--- STUDY TEXT ---
------------------------------------------------------------
Recess portions 18, 19 and 20 are formed in the lower surface at
the rear of the selector jack 11 for each of the needles 4. One of
the recess portions 18, 19 and 20 will be selectively hooked with a
wire 21 which passes through the needle bed 3. If the wire 21 is
hooked with the recess portion 20, a welt position is held. If it
is hooked with the recess portion 19, a knit position is held. If
it is hooked with the recess portion 18, a tuck position is
held.
The composite cam system 6 of the carriage 5 which slides on the
respective needle beds 3 to lift up the selected needle 4 has the
structure as shown in FIG. 2.
Referring to FIG. 2 as a perspective view of the composite cam
system of the carriage 5 which moves sliding on the respective
needle beds 3 seen from the above, a code F denotes the composite
cam system 6 of the front carriage 5, and a code B denotes the
composite cam system 6 of the rear carriage 5.
The composite cam system 6 of the carriage 5 includes a top cam 23
at the top portion of the needle raising cam 22, a pair of upper
and lower fixing guide cams 24 at both sides of the top cam 23, and
stitch cams 25 interposed between the top cam 23 and the fixing
guide cam 24 so as to be enable to lift up towards upper end
portion of the needle bed.
------------------------------------------------------------
--- PROBLEMS TO WORK ON ---
(1) In the knitting-machine passage, rewrite the part starting with "The composite cam system 6 of the carriage 5 which" and going on through "the needle bed.", putting "crown cam" wherever "top cam" appears.
(2) According to the knitting-machine passage, what position is held when the wire 21 is hooked with the recess portion 19?

--- PROVIDED RECORDS ---
------------------------------------------------------------
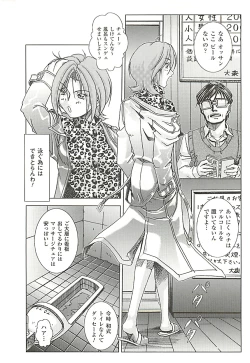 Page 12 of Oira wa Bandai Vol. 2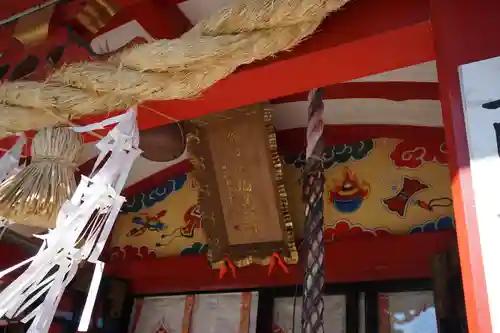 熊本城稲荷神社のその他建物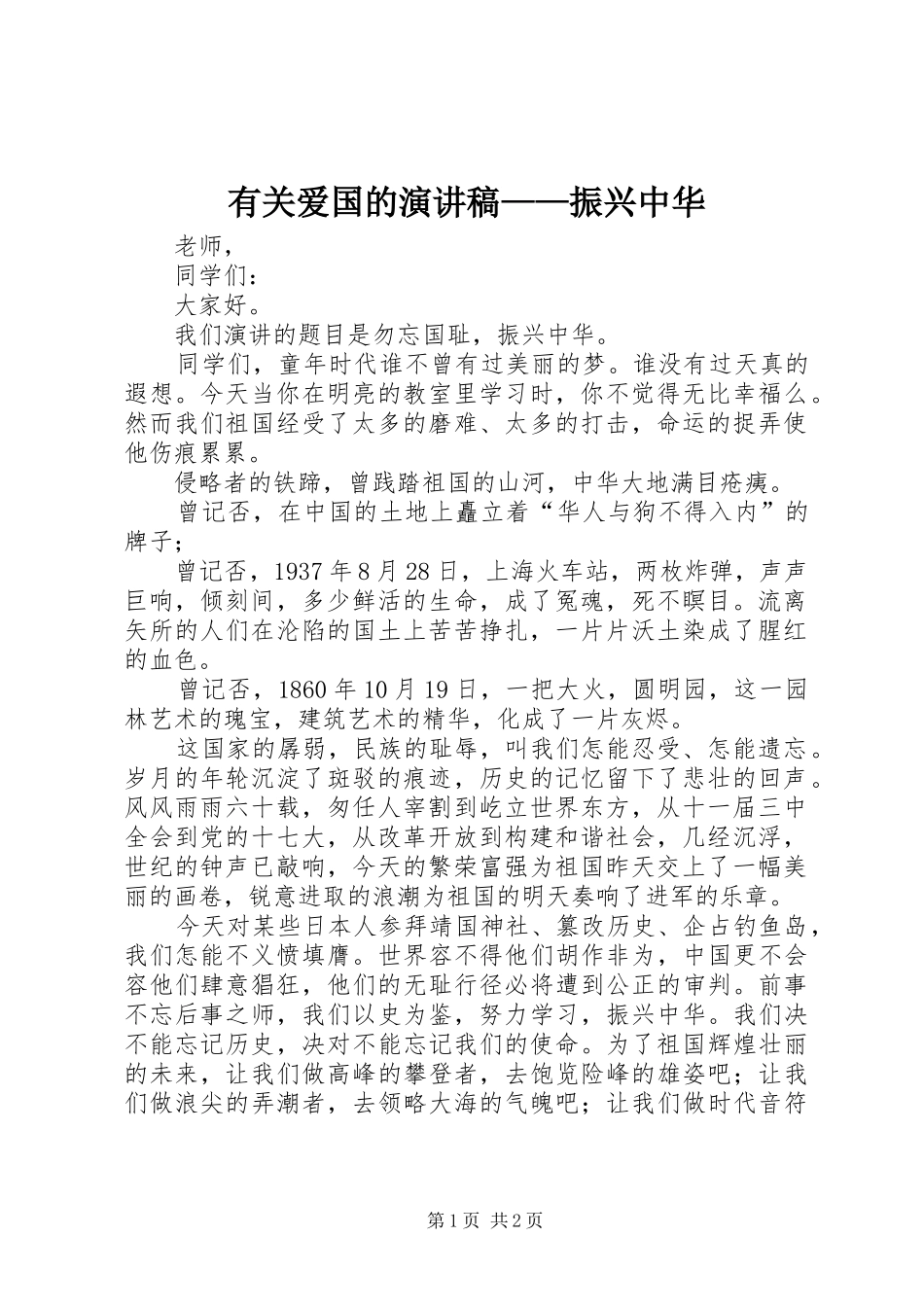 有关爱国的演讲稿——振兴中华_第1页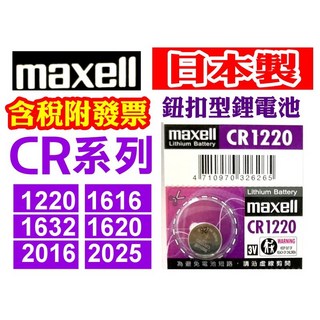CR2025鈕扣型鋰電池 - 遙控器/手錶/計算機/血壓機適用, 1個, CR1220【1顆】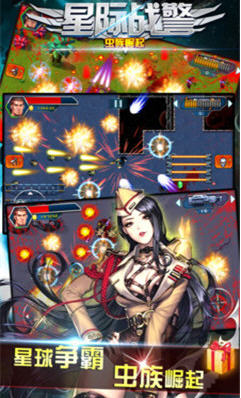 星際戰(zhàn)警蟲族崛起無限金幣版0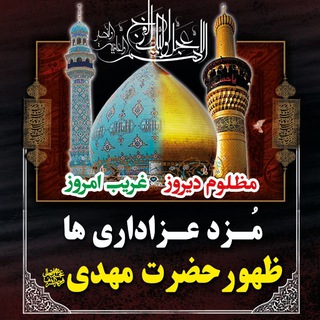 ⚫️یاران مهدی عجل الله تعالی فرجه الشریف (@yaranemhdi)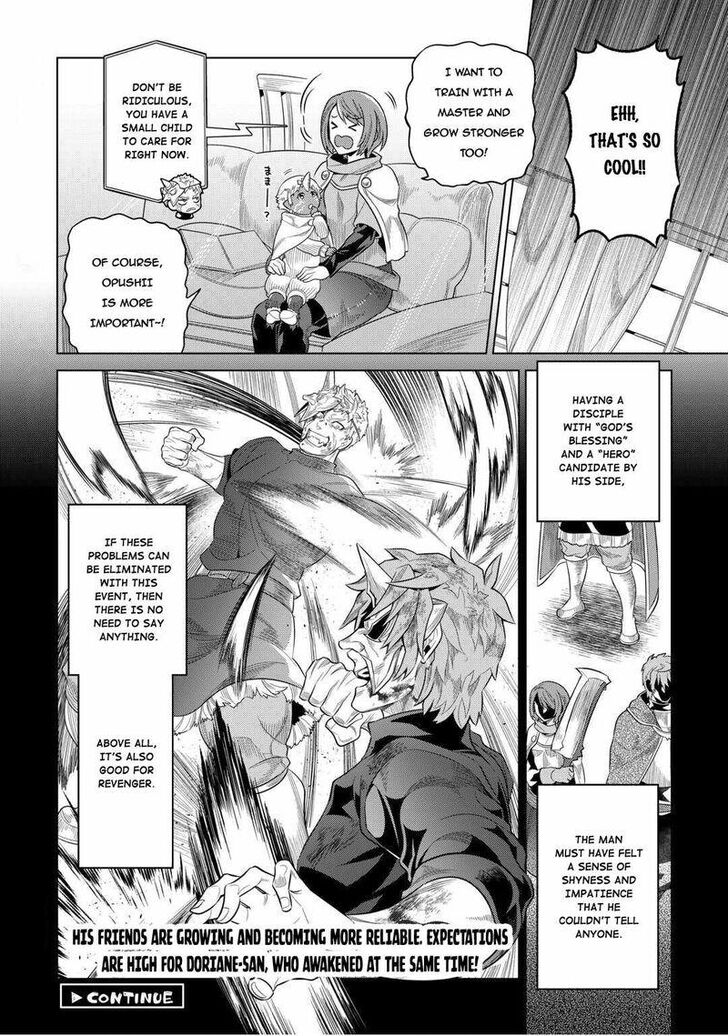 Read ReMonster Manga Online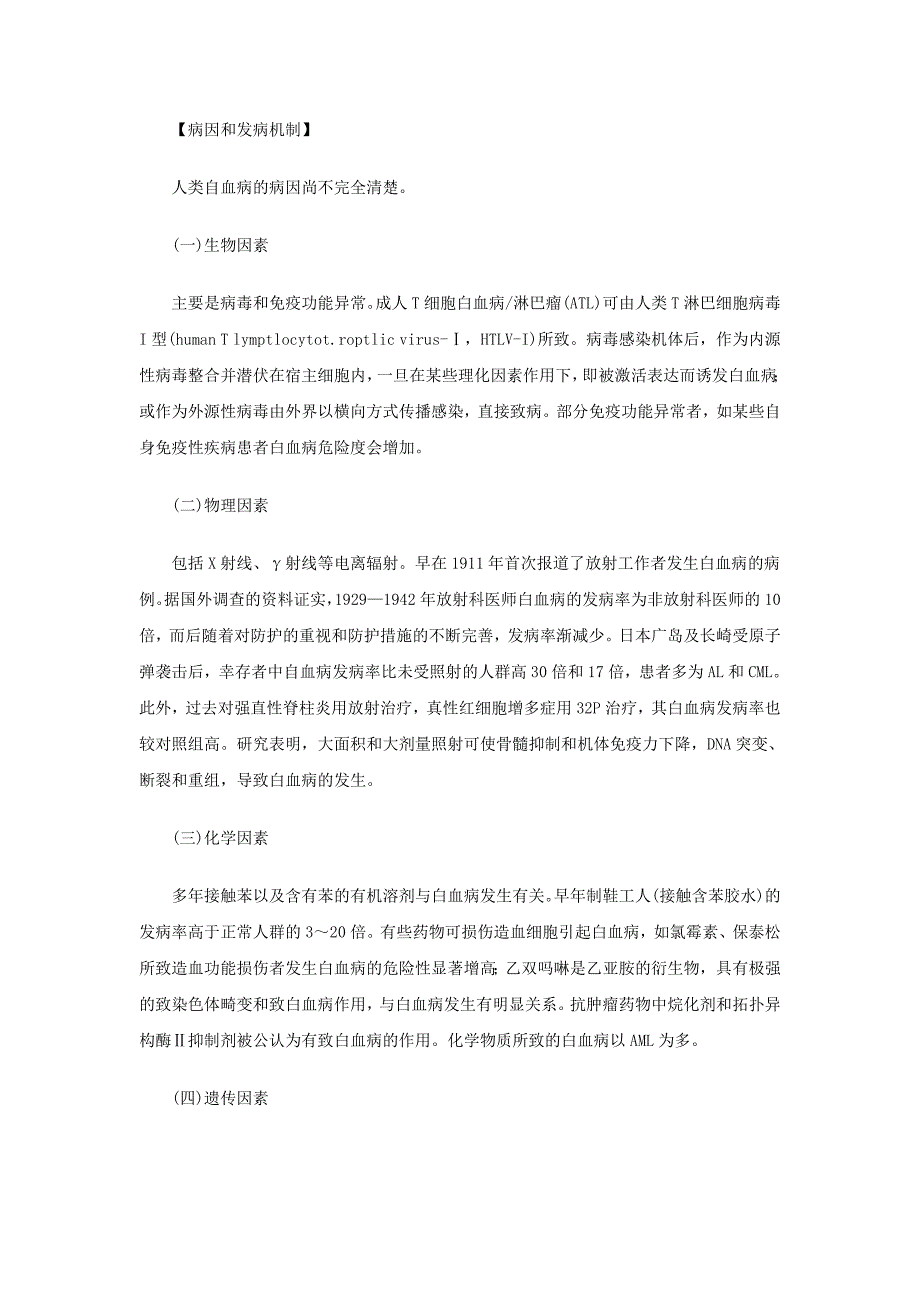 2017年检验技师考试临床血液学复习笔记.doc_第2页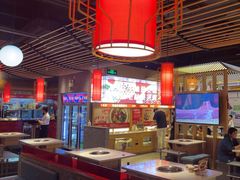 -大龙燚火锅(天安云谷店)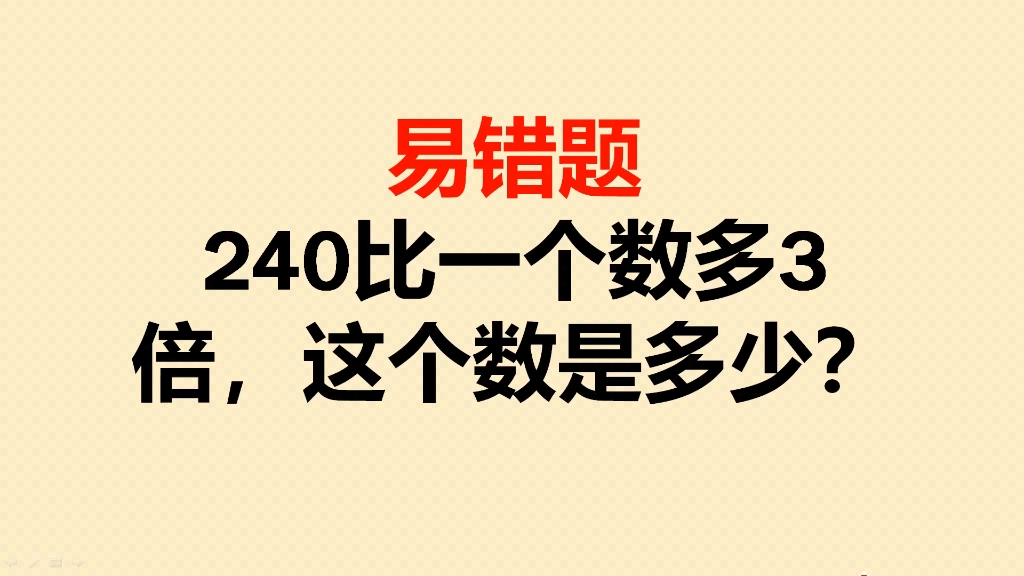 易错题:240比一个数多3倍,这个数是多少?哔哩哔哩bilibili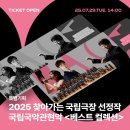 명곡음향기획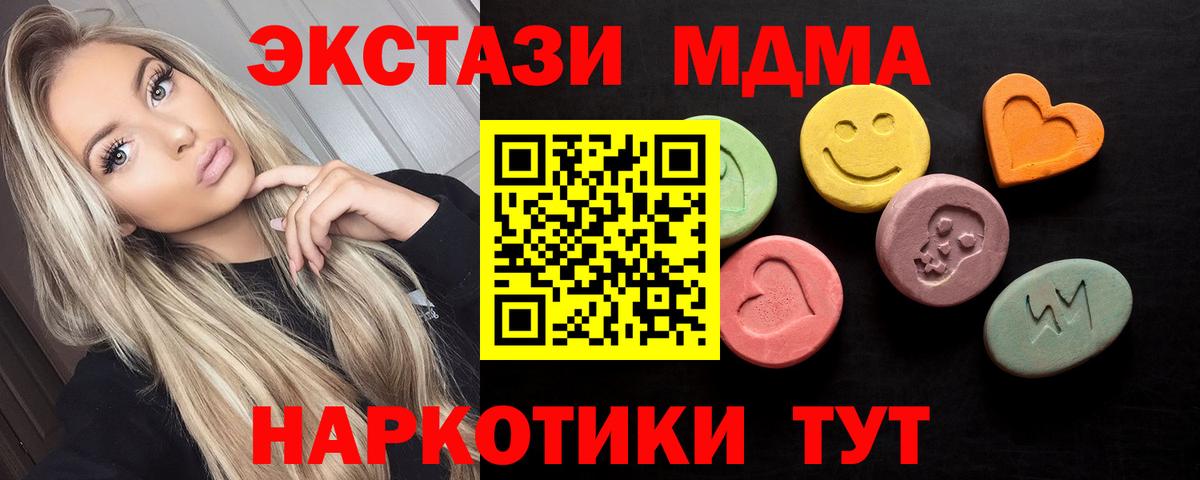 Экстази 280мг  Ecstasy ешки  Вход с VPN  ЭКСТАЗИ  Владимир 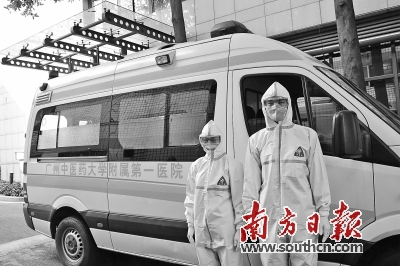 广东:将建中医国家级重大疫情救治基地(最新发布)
------------------------------------------------------------
--- PER-TASK OUTPUTS ---
(1)
The composite cam system 6 of the carriage 5 which slides on the
respective needle beds 3 to lift up the selected needle 4 has the
structure as shown in FIG. 2.
Referring to FIG. 2 as a perspective view of the composite cam
system of the carriage 5 which moves sliding on the respective
needle beds 3 seen from the above, a code F denotes the composite
cam system 6 of the front carriage 5, and a code B denotes the
composite cam system 6 of the rear carriage 5.
The composite cam system 6 of the carriage 5 includes a crown cam 23
at the top portion of the needle raising cam 22, a pair of upper
and lower fixing guide cams 24 at both sides of the crown cam 23, and
stitch cams 25 interposed between the crown cam 23 and the fixing
guide cam 24 so as to be enable to lift up towards upper end
portion of the needle bed.

(2) A knit position is held.